County OKs $62 million to treat children in foster care
Los Angeles County’s Board of Supervisors passed a 5-year, $62-million plan Tuesday to improve mental health services, taking a step toward fulfilling a 5-year-old settlement in a class-action lawsuit brought on behalf of children in foster care.
Advocates for foster children hope the plan will improve access to mental health care, a chief objective of a 2003 settlement reached after allegations of serious shortfalls in the screening and treatment of children in the county’s foster care system.
But even under the plan approved in a unanimous vote by the supervisors, the county may still fall short of the terms it agreed to in the so-called Katie A. class-action suit, named for one of five plaintiffs.
The suit alleged that for years the county relied chiefly on restrictive group homes and psychiatric hospitals to treat children with serious psychiatric, emotional or behavioral problems, rather than trying to keep them with their families.
Although the county admitted no wrongdoing, it agreed to several changes intended to keep children out of foster care in part by ensuring that mental health services be provided to those in jeopardy of entering it.
Since then, county officials have made only incremental progress toward those promises, according to advocates and county officials alike.

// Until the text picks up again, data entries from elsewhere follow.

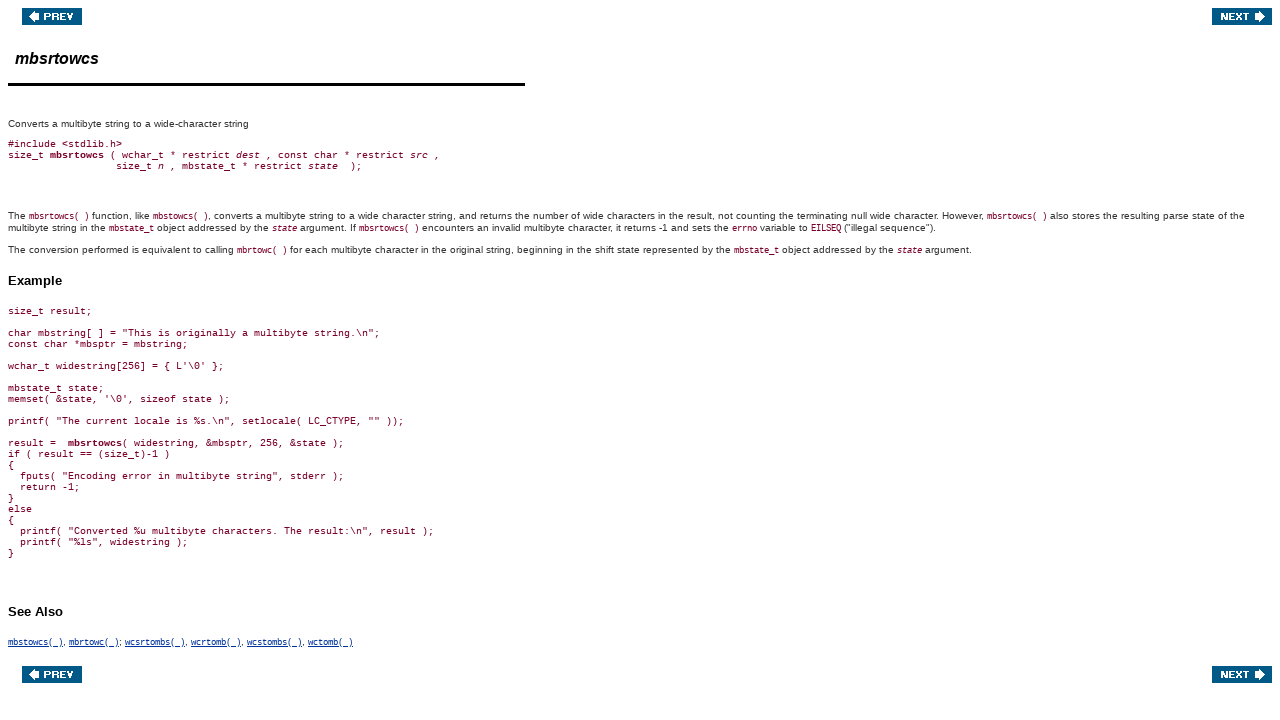

--- FILE ---
content_type: text/html
request_url: https://litux.nl/mirror/cinanutshell/0596006977/cinanut-CHP-17-168.html
body_size: 1366
content:
<html>
<META http-equiv="Content-Type" content="text/html; charset=iso-8859-1">
<head>
<title>mbsrtowcs</title>
<link rel="STYLESHEET" type="text/css" href="images/style.css">
<link rel="STYLESHEET" type="text/css" href="images/docsafari.css">
</head>
<body>
<table width="100%" border="0" cellspacing="0" cellpadding="0">
<tr><td><div STYLE="MARGIN-LEFT: 0.15in;">
<a href="cinanut-CHP-17-167.html"><img src="images/prev.gif" width="60" height="17" border="0" align="absmiddle" alt="Previous Page"></a>
<td align="right"><div STYLE="MARGIN-LEFT: 0.15in;">
<a href="cinanut-CHP-17-169.html"><img src="images/next.gif" width="60" height="17" border="0" align="absmiddle" alt="Next Page"></a>
</div></td></tr></table>
<br><table width="100%" border="0" cellspacing="0" cellpadding="0"><tr><td valign="top"><a name="cinanut-CHP-17-168"></a><table width="515" border="0" cellpadding="5"><TR><td align="left"><b><i>mbsrtowcs</i></b></td><TD align="right"></td></TR></table><hr width="515" size="3" noshade="true" align="left" color="black"><table width="515" border="0" cellpadding="5"><tr><TD align="left"></td><TD align="right"></td></TR></table><p class="docText">Converts a multibyte string to a wide-character string</P><pre>
#include &lt;stdlib.h&gt;
size_t <b>mbsrtowcs </b>( wchar_t * restrict <I>dest </i>, const char * restrict <i>src </I>,
                  size_t <I>n </i>, mbstate_t * restrict <i>state </i> );
</pre><br>
<p class="docText">The <tt>mbsrtowcs( )</tt> function, like <tt>mbstowcs( )</tt>, converts a multibyte string to a wide character string, and returns the number of wide characters in the result, not counting the terminating null wide character. However, <tt>mbsrtowcs( )</tt> also stores the resulting parse state of the multibyte string in the <tt>mbstate_t</tt> object addressed by the <tt><I>state</i></tt> argument. If <tt>mbsrtowcs( )</tt> encounters an invalid multibyte character, it returns -1 and sets the <tt>errno</tt> variable to <tt>EILSEQ</tt> ("illegal sequence").</p><p class="docText">The conversion performed is equivalent to calling <tt>mbrtowc( )</tt> for each multibyte character in the original string, beginning in the shift state represented by the <tt>mbstate_t</tt> object addressed by the <tt><i>state</I></tt> argument.</p>
<h4 class="docRefsectTitle">Example</h4>
<pre>
size_t result;

char mbstring[ ] = "This is originally a multibyte string.\n";
const char *mbsptr = mbstring;

wchar_t widestring[256] = { L'\0' };

mbstate_t state;
memset( &amp;state, '\0', sizeof state );

printf( "The current locale is %s.\n", setlocale( LC_CTYPE, "" ));

result =  <b>mbsrtowcs</b>( widestring, &amp;mbsptr, 256, &amp;state );
if ( result == (size_t)-1 )
{
  fputs( "Encoding error in multibyte string", stderr );
  return -1;
}
else
{
  printf( "Converted %u multibyte characters. The result:\n", result );
  printf( "%ls", widestring );
}
</pre><br>


<h4 class="docRefsectTitle">See Also</h4>
<p class="docText"><tt><a class="docLink" href="cinanut-CHP-17-169.html#cinanut-CHP-17-169">mbstowcs( )</a></tt>, <tt><a class="docLink" href="cinanut-CHP-17-166.html#cinanut-CHP-17-166">mbrtowc( )</a></tt>; <tt><a class="docLink" href="cinanut-CHP-17-273.html#cinanut-CHP-17-273">wcsrtombs( )</a></tt>, <tt><a class="docLink" href="cinanut-CHP-17-259.html#cinanut-CHP-17-259">wcrtomb( )</a></tt>, <tt><a class="docLink" href="cinanut-CHP-17-282.html#cinanut-CHP-17-282">wcstombs( )</a></tt>, <tt><a class="docLink" href="cinanut-CHP-17-287.html#cinanut-CHP-17-287">wctomb( )</a></tt></p>

</TD></TR></table>
<br>
<table width="100%" border="0" cellspacing="0" cellpadding="0">
<tr><td><div STYLE="MARGIN-LEFT: 0.15in;">
<a href="cinanut-CHP-17-167.html"><img src="images/prev.gif" width="60" height="17" border="0" align="absmiddle" alt="Previous Page"></a>
<td align="right"><div STYLE="MARGIN-LEFT: 0.15in;">
<a href="cinanut-CHP-17-169.html"><img src="images/next.gif" width="60" height="17" border="0" align="absmiddle" alt="Next Page"></a>
</div></td></tr></table>
</body></html>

Judy Johnson, an attorney who represents foster children, cited one of her clients, 14-year-old Jocelyn B., as an example of the lack of change.
After spending years in foster care, the girl, who has a history of mental health problems, was placed with her father last year. But Johnson said the Department of Children and Family Services failed to provide promised mental health services and because of severe tantrums, the girl was sent to a group home. Even in that facility, Johnson said, Jocelyn went without sufficient mental health services and has spent time in a psychiatric hospital.

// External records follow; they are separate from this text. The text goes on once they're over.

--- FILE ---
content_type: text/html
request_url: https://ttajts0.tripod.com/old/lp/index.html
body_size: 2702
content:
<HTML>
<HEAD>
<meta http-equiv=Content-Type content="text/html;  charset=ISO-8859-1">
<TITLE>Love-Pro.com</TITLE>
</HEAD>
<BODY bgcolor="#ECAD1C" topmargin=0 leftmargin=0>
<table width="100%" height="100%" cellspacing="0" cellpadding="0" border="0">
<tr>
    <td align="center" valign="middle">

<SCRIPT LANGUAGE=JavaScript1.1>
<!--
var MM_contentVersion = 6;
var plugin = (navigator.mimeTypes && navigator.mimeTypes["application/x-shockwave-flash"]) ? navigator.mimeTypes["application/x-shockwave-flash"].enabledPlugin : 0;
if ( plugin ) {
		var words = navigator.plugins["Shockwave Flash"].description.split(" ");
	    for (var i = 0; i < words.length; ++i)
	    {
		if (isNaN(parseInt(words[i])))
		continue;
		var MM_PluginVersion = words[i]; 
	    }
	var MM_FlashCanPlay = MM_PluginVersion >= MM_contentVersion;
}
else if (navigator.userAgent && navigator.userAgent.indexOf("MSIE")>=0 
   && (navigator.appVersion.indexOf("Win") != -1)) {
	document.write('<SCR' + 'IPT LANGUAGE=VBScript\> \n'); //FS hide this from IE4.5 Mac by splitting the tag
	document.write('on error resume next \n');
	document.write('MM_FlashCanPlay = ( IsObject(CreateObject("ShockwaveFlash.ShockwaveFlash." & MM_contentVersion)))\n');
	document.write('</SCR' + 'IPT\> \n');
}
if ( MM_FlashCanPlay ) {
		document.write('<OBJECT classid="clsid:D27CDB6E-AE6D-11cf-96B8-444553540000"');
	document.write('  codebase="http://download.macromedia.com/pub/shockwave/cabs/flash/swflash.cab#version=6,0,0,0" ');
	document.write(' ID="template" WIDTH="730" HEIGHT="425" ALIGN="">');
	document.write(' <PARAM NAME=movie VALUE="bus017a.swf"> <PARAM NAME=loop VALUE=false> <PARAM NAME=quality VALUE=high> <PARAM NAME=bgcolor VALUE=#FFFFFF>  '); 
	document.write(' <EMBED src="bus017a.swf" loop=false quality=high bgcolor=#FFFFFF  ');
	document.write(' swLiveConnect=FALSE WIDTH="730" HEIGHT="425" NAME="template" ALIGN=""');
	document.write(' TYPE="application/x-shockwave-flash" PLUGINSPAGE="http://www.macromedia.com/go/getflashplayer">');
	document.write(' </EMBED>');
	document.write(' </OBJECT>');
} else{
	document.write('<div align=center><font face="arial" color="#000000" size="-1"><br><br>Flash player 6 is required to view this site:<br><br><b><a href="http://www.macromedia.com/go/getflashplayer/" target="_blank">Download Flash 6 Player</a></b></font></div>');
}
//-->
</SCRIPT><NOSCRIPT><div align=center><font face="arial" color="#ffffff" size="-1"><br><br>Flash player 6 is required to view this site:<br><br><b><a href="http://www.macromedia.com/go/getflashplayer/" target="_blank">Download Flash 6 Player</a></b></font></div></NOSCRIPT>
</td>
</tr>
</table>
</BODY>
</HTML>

“It can be very dispiriting and depressing,” Johnson said.
The plan approved by supervisors Tuesday would increase availability of services that might make it possible for Jocelyn and other children to stay in their homes or in home-like settings. The move comes as Children and Family Services has increased its collaboration with other departments, including mental health and health services, in the last year under the direction of William T Fujioka, the county’s chief executive, and his deputy, Miguel Santana.

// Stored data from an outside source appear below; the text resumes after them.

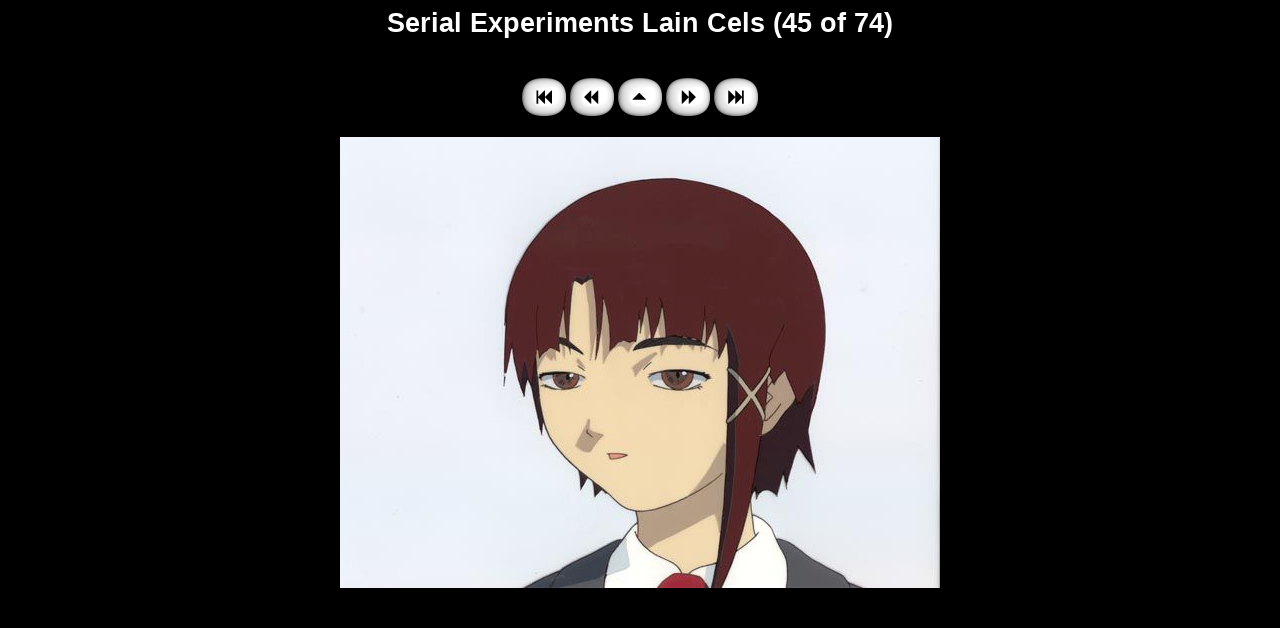

--- FILE ---
content_type: text/html
request_url: https://ophanim.neocities.org/lain_cells/html/laincel47
body_size: 427
content:
<style type="text/css">
<!--
.pagetitle {
  font-family: Verdana, Arial, Helvetica, sans-serif;
  font-size: 20pt;
  color: #FFFFFF;
  font-weight: bold;
}
.thumbtitle {
  font-family: Verdana, Arial, Helvetica, sans-serif;
  font-size: 10pt;
  color: #FFFFFF;
}
.imagetitle {
  font-family: Verdana, Arial, Helvetica, sans-serif;
  font-size: 10pt;
  color: #FFFFFF;
}
.navigation {
  font-family: Verdana, Arial, Helvetica, sans-serif;
  font-size: 10pt;
  color: #FFFFFF;
  font-weight: bold;
}
-->
</style>
<html>
<head>
<title>Serial Experiments Lain Cels (45 of 74)</title>
</head>
<body bgcolor="#000000">
<center>
  <span class="pagetitle">Serial Experiments Lain Cels (45 of 74)</span>
  <br><br><br>
<!-- begin navigation table -->
<table><tr>
  <td width="44" class="navigation">
    <a href="laincel.html"><img src="../style/new4_first.png" border="0" alt="[First]"></a>
  </td>
  <td width="44" class="navigation">
    <a href="laincel46.html"><img src="../style/new4_prev.png" border="0" alt="[Prev]"></a>
  </td>
  <td width="44" class="navigation">
    <a href="../index3.html"><img src="../style/new4_index.png" border="0" alt="[Index]"></a>
  </td>
  <td width="44" class="navigation">
    <a href="laincel49.html"><img src="../style/new4_next.png" border="0" alt="[Next]"></a>
  </td>
  <td width="44" class="navigation">
    <a href="laincel9.html"><img src="../style/new4_last.png" border="0" alt="[Last]"></a>
  </td>
</tr></table>
<!-- end navigation table -->
<br>
  <table border="0" cellspacing="0" cellpadding="0">
    <tr><td align="center">
      <img src="../Cels/laincel47.jpg" width="600" height="451" border="0">
    </td></tr>
    <tr><td align="center">
      <br><span class="imagetitle"></span>
    </td></tr>
  </table>
  <br><br>
</center>
</body>
</html>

“This is an appropriate and long overdue step. All the way around, it’s good news for the children we serve,” said Patricia S. Ploehn, children and family services director. “This is a piece of a larger transformation in Los Angeles County. We have been focusing on reducing the number of children in care and the time in care, and improving services while they are in care.”
The plan calls for social workers to do basic mental health screenings by March 2009 for the 156,000 cases that are investigated in the field each year. The screenings have been resisted by the union representing social workers.
“We agree that these kids need mental health services, but why does this fall to the social worker?” asked Tony Castro, a social worker in Commerce, where the average caseload is 30, far more than twice the 12 recommended by experts. “The department says it knows that we are overworked, but they still tell us to do this and to do that.”
Castro, an executive board member of Service Employees International Union 721, said the union will push for further negotiations before implementing the screening.
In addition, the department said that by next year, it hopes to conduct comprehensive assessments and create treatment plans for at least 65% of the 11,000 children detained annually by next year. Officials acknowledged that such assessments currently are not completed in time for court hearings that decide children’s placement and access to services.